- _SELECTED TEXT_:
Skip to main content

Cloud resource management for deep learning applications.

Project description

Cloud Utilities for Deep Learning ⛅️

A super lightweight cloud management tool designed with deep learning applications in mind.

Built with the belief that managing cloud resources should be as easy as:

import cloud

cloud.connect()
train_my_network()
cloud.down()

We welcome all contributions, suggestions, and use-cases. Reach out to us over GitHub or at team@for.ai with ideas!

Contents

Quickstart

Install:

Sort of stable:

sudo pip install dl-cloud

Bleeding edge:

git clone git@github.com:for-ai/cloud.git
sudo pip install -e cloud

Config:

See configs/cloud.toml-* for instructions on how to authenticate for each provider (Google Cloud, AWS EC2, and Azure).

Place your completed configuration file (named cloud.toml) in either root / or $HOME. Otherwise, provide a full path to the file in $CLOUD_CFG.

Usage:

GPU

import cloud
cloud.connect()

# gpu instances have a dedicated GPU so we don't need to worry
# about preemption or acquiring/releasing accelerators online.

while True:
  # train your model or w/e

cloud.down()  # stop the instance (does not delete instance)

TPU (Only on GCP)

import cloud
cloud.connect()

tpu = cloud.instance.tpu.get(preemptible=True)  # acquire an accelerator
while True:
  if not tpu.usable:
    tpu.delete(background=True)  # release the accelerator in the background
    tpu = cloud.instance.tpu.get(preemptible=True)  # acquire a new accelerator
  else:
    # train your model or w/e

cloud.down()  # release all resources, then stop the instance (does not delete instance)

Documentation

cloud.connect()

Takes/Creates a cloud.Instance object and sets cloud.instance to it.

returns desc.
cloud_env a cloud.Instance.

cloud.down()

Calls cloud.instance.down().

cloud.delete(confirm=True)

Calls cloud.instance.delete(confirm).

cloud.Resource

Takes/Creates a cloud.Instance object and sets cloud.instance to it.

properties desc.
name str, name of the instance
usable bool, whether this resource is usable
methods desc.
up(background=False) start an existing stopped resource
down(background=False) stop the resource. Note: this should not necessarily delete this resource
delete(background=False) delete this resource

cloud.Instance(Resource)

[Bounding box annotation lines]
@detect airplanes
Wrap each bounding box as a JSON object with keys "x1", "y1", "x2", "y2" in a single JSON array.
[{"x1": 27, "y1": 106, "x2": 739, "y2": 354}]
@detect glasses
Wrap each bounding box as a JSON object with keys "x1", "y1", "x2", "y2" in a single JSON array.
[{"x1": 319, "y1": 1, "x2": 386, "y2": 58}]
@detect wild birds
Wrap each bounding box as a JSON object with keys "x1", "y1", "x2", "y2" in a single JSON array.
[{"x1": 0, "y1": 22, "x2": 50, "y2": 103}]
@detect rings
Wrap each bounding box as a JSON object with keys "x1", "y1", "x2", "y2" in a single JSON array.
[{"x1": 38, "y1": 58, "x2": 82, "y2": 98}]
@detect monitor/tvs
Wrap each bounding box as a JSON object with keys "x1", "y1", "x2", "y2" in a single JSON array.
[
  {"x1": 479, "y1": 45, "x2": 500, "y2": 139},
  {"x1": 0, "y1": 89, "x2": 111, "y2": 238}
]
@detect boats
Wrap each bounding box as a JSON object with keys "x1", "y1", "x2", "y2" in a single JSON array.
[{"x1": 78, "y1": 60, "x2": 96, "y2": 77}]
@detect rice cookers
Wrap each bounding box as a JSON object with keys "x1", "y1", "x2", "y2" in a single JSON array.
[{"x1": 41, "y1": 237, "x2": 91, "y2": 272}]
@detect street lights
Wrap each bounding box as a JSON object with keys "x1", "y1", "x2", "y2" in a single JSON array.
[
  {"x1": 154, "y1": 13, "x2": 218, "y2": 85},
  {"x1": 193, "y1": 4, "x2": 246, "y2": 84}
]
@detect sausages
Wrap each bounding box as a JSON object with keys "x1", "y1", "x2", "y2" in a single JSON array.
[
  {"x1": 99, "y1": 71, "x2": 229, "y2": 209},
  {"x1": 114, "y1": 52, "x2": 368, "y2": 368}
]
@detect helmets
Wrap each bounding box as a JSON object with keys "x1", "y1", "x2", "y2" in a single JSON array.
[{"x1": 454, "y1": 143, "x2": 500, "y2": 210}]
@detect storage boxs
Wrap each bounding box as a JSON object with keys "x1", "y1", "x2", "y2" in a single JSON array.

- _THE EXERCISE_: Pick up the dl-cloud project description after its final line, "cloud.Instance(Resource)", and write the documentation that follows.

- _REPLY_:
An object representing a cloud instance with a set of Resources that can be allocated/deallocated.

properties desc.
resource_managers list of ResourceManagers
methods desc.
down(background=False, delete_resources=True) stop this instance and optionally delete all managed resources
delete(background=False, confirm=True) delete this instance with optional user confirmation

cloud.ResourceManager

Class for managing the creation and maintanence of cloud.Resources.

properties desc.
instance cloud.Instance instance owning this resource manager
resource_cls cloud.Resource type, the class of the resource to be managed
resources list of cloud.Resources, managed resources
methods desc.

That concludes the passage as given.